Goal » In the text about the Corpus Christi air base contract, condense the paragraph starting "The Corpus Christi Naval Air Station" into a short bulleted list of its main facts.

Quoted text »
Garner was extremely popular, especially in his home state of Texas. FDR needed money to beat Garner in Texas and LBJ offered to introduce him to Herman Brown, the same contractor we talked about before.
After Herman Brown visited the White House and met FDR, a massive government contract just happened to land in Brown’s lap.
The Corpus Christi Naval Air Station, “not emergent” in January, in February was moved abruptly, if quietly, onto the “preferred list” of Navy construction projects with the highest priority. The contract for the air base (which, it was now decided, would be of the “cost-plus” type so profitable to contractors) was not, it was also decided, to be put out for competitive bidding, but was to be awarded on a “negotiated basis.” And the only firm with which serious negotiations were held turned out to be Brown & Root; the firm’s lack of experience in the air base construction, which less than three months before had kept it from getting a contract for a similar base, was no longer mentioned.
The Corpus Christi project ended up being twice as large as any of the other 12 bases being built and was the only one in which funds were made immediately available. The contract went directly to Brown & Root (which netted them millions, an astronomical sum during the Depression) and in return, Brown & Root donated money to help FDR secure his nomination for President. Turns out LBJ wasn’t our only shady President at the time!

Data block »
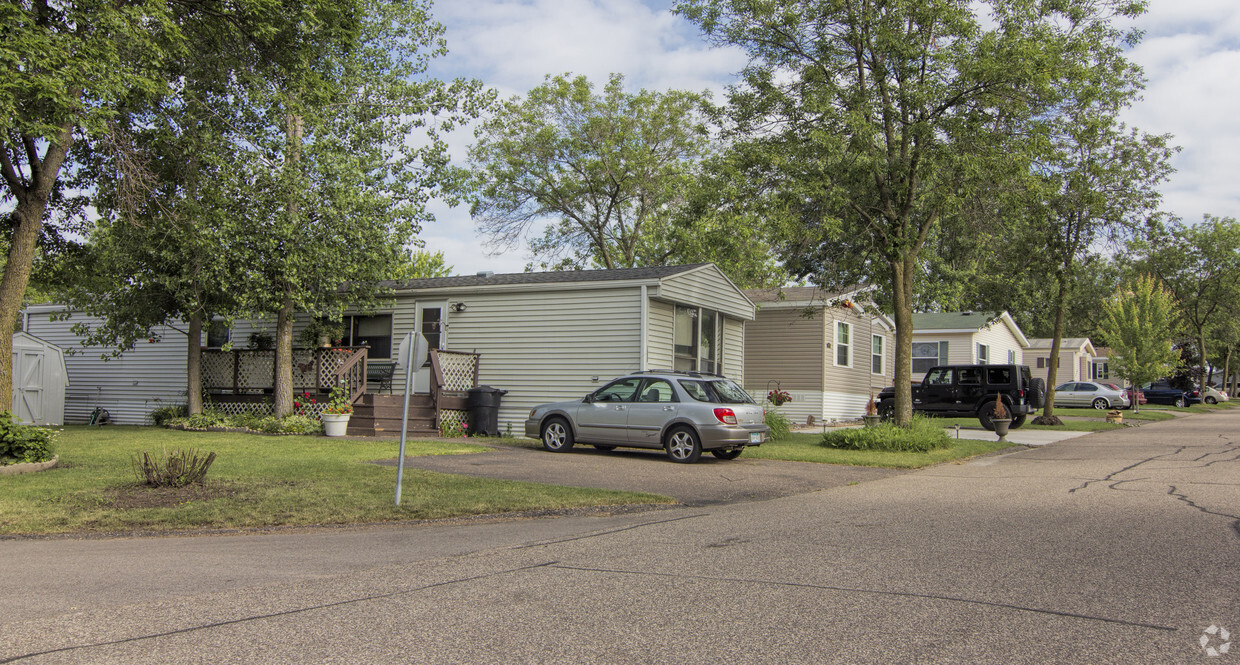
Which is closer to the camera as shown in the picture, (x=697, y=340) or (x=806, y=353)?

Result of the exercise »
- In January the Corpus Christi Naval Air Station was "not emergent." In February it was quietly moved onto the Navy's "preferred list" of highest-priority construction projects.
- Its contract was made the cost-plus type, which is very profitable to contractors.
- The contract was awarded on a negotiated basis, not through competitive bidding.
- Brown & Root was the only firm with which serious negotiations were held.
- Less than three months earlier, the firm's lack of air base experience had kept it from getting a contract for a similar base. That lack was no longer mentioned.